Eleanor is awkward, frizzy hair, bad dress sense, a bit odd - she just doesn't seem to fit in. At first glance you would probably look away and avoid eye contact, and that's exactly what the kids at her school do, well - unless they are teasing her or calling her names. Eleanor wishes she could be invisible sometimes - it's easier that way, but with bright red hair and the clothes she wears, that's basically impossible - she stands out like a sore thumb. And this book really makes you realise how wrong first impressions can be. Eleanor is a sweet girl, embarrassed, unsure of herself, but intelligent caring and actually quite adventurous. the more I learnt about Eleanor the more I felt for her, I just wanted to pull her into a hug and tell her it would be ok.
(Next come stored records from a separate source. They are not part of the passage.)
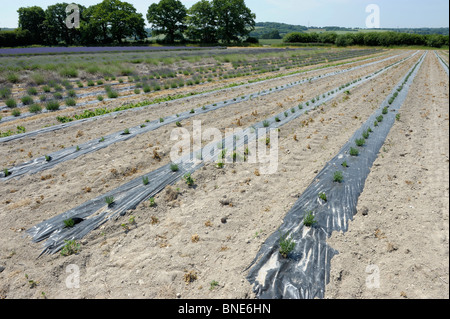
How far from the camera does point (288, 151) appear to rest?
23.3ft

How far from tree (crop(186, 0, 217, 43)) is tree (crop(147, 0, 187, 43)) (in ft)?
7.84

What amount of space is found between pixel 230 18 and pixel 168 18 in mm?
17498

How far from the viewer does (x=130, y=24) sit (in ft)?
201

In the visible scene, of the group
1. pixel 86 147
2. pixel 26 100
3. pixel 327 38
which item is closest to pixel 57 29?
pixel 26 100

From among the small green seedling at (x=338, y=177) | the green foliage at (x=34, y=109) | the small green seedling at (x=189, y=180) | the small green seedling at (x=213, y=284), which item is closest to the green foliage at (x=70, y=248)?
the small green seedling at (x=213, y=284)

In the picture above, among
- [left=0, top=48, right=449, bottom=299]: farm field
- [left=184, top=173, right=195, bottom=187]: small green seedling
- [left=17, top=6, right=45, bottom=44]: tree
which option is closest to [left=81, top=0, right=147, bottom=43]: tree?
[left=17, top=6, right=45, bottom=44]: tree

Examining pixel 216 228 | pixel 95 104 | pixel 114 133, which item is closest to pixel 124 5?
pixel 95 104

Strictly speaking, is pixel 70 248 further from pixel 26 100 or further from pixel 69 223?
pixel 26 100

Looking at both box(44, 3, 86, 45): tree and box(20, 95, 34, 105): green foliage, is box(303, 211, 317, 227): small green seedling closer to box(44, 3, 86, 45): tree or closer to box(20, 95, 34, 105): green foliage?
box(20, 95, 34, 105): green foliage

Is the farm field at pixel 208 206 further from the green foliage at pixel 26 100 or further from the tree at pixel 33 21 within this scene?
the tree at pixel 33 21

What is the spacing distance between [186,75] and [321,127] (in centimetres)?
1504

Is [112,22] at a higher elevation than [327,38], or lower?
lower

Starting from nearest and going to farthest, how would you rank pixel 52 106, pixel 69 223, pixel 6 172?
pixel 69 223
pixel 6 172
pixel 52 106

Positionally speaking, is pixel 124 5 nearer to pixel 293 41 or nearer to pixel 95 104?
pixel 293 41
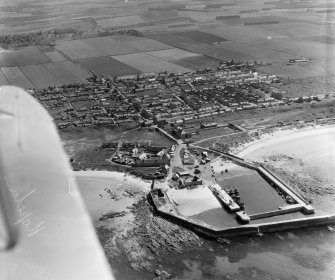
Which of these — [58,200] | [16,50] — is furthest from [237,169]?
[16,50]

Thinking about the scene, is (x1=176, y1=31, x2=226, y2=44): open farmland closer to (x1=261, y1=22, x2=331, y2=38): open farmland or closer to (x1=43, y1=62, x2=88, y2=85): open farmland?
(x1=261, y1=22, x2=331, y2=38): open farmland

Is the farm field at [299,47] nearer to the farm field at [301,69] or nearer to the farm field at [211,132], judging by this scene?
the farm field at [301,69]

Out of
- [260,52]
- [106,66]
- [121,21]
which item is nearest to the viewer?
[106,66]

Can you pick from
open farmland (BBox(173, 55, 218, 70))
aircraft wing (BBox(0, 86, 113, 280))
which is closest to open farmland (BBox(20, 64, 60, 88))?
open farmland (BBox(173, 55, 218, 70))

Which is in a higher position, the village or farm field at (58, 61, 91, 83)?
the village

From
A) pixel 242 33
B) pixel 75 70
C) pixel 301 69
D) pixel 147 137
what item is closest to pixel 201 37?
pixel 242 33

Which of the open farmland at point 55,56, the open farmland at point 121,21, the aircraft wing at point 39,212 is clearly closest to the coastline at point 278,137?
the aircraft wing at point 39,212

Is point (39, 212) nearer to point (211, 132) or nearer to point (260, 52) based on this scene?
point (211, 132)
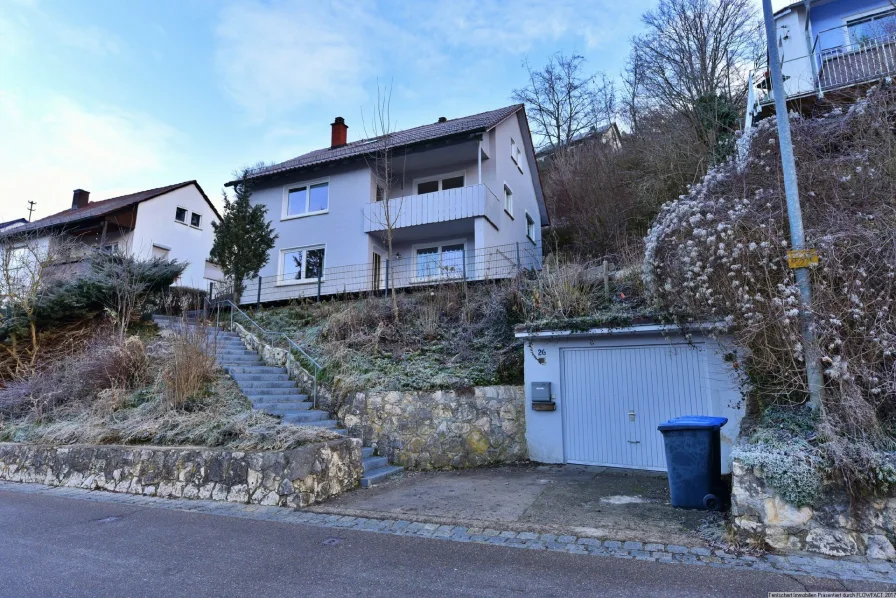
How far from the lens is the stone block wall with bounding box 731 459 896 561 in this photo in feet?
13.6

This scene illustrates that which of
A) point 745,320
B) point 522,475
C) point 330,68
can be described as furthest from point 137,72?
point 745,320

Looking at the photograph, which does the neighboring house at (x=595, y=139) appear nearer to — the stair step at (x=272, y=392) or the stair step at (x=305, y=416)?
the stair step at (x=272, y=392)

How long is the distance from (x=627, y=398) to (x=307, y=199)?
1579 centimetres

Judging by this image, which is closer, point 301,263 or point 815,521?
point 815,521

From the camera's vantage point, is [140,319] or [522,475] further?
[140,319]

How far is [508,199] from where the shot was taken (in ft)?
63.8

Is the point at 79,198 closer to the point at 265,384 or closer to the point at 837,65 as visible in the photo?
the point at 265,384

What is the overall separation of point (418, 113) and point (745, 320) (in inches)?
463

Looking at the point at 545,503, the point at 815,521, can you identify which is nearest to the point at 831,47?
the point at 815,521

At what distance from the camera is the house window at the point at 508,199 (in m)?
19.0

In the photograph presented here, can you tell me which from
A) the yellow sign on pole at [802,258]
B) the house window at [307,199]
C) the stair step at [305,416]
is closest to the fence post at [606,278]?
the yellow sign on pole at [802,258]

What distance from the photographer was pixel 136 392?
9508 mm

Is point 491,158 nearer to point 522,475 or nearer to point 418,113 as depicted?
point 418,113

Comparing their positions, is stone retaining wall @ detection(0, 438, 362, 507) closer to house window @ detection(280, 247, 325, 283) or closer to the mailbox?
the mailbox
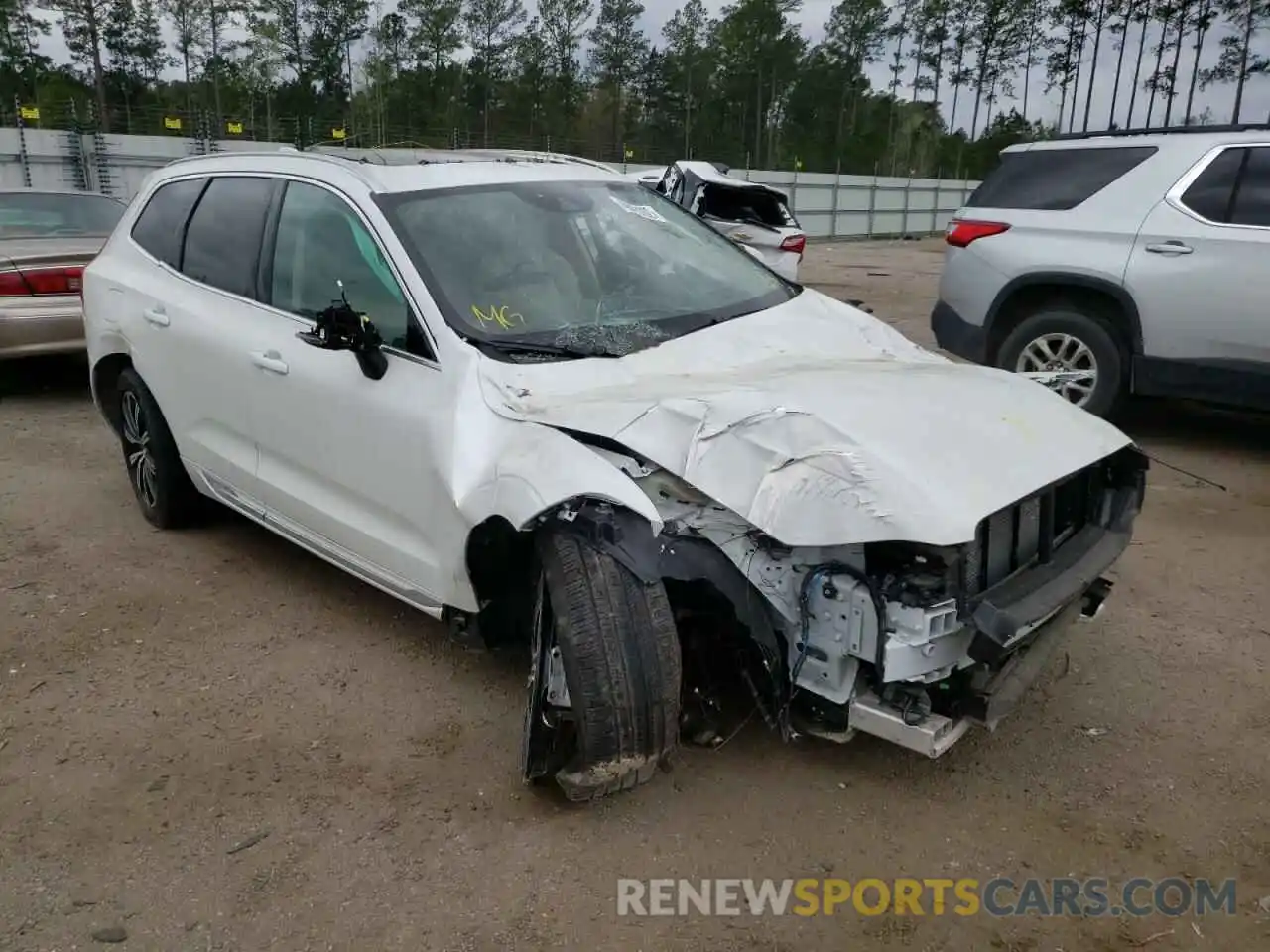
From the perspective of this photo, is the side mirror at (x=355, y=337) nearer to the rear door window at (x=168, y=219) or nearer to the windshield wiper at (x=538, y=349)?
the windshield wiper at (x=538, y=349)

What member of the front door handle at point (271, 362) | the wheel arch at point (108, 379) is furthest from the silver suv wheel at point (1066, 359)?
the wheel arch at point (108, 379)

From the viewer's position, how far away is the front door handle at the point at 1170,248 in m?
5.93

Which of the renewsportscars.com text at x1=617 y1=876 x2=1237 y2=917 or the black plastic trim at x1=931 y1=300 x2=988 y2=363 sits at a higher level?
the black plastic trim at x1=931 y1=300 x2=988 y2=363

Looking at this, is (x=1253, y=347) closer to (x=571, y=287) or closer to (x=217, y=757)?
(x=571, y=287)

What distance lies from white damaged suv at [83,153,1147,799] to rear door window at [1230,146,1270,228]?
→ 3.08m

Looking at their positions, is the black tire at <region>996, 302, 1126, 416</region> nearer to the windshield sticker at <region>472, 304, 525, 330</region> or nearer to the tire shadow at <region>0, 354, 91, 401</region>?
the windshield sticker at <region>472, 304, 525, 330</region>

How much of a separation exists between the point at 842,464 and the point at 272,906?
175 centimetres

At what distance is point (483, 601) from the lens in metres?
3.07

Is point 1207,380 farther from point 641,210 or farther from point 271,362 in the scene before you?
point 271,362

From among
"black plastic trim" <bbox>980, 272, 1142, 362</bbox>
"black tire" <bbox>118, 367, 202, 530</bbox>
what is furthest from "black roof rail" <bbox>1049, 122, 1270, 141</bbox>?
"black tire" <bbox>118, 367, 202, 530</bbox>

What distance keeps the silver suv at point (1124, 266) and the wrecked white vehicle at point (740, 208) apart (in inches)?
179

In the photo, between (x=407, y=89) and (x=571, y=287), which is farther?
(x=407, y=89)

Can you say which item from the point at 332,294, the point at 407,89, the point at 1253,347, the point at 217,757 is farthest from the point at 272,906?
the point at 407,89

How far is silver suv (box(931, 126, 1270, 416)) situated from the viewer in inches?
228
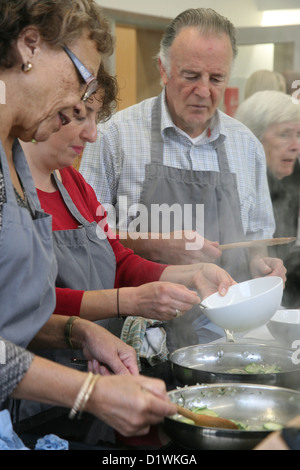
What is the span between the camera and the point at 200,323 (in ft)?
6.63

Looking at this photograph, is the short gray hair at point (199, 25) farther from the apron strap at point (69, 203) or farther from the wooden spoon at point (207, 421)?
the wooden spoon at point (207, 421)

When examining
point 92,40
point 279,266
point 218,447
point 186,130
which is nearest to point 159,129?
point 186,130

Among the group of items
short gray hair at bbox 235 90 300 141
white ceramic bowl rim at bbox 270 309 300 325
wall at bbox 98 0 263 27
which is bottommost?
white ceramic bowl rim at bbox 270 309 300 325

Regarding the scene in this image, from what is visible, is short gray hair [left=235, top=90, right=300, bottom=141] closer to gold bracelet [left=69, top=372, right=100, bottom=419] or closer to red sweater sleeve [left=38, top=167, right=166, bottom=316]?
red sweater sleeve [left=38, top=167, right=166, bottom=316]

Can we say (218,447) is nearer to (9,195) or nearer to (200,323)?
(9,195)

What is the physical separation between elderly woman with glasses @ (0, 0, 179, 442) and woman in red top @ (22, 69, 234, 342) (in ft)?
1.04

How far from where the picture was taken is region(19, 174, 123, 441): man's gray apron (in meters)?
1.64

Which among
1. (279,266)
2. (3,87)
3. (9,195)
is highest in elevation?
(3,87)

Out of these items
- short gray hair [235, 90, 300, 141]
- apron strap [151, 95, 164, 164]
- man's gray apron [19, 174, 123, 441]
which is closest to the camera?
man's gray apron [19, 174, 123, 441]

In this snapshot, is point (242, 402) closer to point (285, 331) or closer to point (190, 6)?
point (285, 331)

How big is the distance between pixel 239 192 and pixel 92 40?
1342 mm

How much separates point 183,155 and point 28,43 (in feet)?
4.37

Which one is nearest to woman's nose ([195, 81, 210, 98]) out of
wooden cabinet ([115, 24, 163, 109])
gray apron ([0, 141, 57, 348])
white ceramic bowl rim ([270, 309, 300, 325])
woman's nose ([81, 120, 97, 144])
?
woman's nose ([81, 120, 97, 144])

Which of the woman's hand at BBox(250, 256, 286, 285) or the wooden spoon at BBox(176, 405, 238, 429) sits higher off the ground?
the wooden spoon at BBox(176, 405, 238, 429)
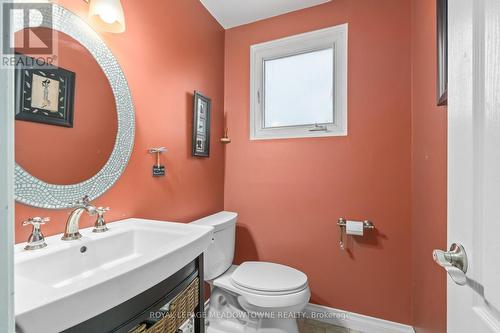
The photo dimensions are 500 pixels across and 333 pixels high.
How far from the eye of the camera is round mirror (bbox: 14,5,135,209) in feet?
2.51

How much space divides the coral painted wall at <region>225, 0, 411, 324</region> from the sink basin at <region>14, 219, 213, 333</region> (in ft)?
3.27

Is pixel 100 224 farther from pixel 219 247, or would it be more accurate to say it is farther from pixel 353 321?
pixel 353 321

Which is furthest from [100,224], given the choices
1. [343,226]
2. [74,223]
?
[343,226]

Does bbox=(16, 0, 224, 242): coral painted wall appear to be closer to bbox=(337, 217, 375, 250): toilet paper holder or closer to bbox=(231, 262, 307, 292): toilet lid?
bbox=(231, 262, 307, 292): toilet lid

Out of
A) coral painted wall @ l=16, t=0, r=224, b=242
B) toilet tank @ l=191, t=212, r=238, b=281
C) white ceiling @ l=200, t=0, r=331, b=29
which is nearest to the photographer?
coral painted wall @ l=16, t=0, r=224, b=242

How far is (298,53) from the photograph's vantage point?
1812mm

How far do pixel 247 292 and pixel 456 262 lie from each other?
1.05 m

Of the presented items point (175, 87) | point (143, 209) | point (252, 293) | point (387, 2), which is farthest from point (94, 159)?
point (387, 2)

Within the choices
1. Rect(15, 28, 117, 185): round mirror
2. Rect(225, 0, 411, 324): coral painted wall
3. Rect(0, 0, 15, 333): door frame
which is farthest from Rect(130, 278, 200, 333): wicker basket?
Rect(225, 0, 411, 324): coral painted wall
She is very strong, and never complains about her situation which is a lot more than I could have done I'm sure.

Park starts off as a real cool guy, a bit of a jerk but yet you still get a feeling that he is a nice guy, something about the way he acts and talks really gives it away so when it turns out that it's true I was very pleased. I actually really like Park - he's not as confident as he tries to come across and to be honest he is a bit of a nerd, but then so am I. He's also very caring and considerate but still has his typical teenage boy sulky, rude moments.

I thought the two of them worked well together and I love how their relationship built up, small steps at a time. None of this 'insta-love' stuff that is so unrealistic. No, these two actually get to know each other a bit.

The story has good pace and a very good storyline - a lot of twists that I didn't expect. I read it quickly and wanted to know as much about the characters as possible. I was truly entranced.

However, the ending really let this book down for me. It doesn't really finish and leaves you questioning and is really just a bit up in the air. To me it felt rushed and unsure, like Rowell didn't know how to end it but had to meet a deadline so filled it out best she could. It was just too vague and unknown. I wanted some big epic finish or at least a 'happily ever after' or 'it didn't work out but they tried' etc, but it kind of all starts to happen at once and then the brakes are slammed on and it all ends. I truly wanted more.

But overall I did enjoy the book, and you should decide about the ending for yourself, it is more of a personal preference really, but I really don't like things left that way.

Good for a lazy day read that you can get lost in though.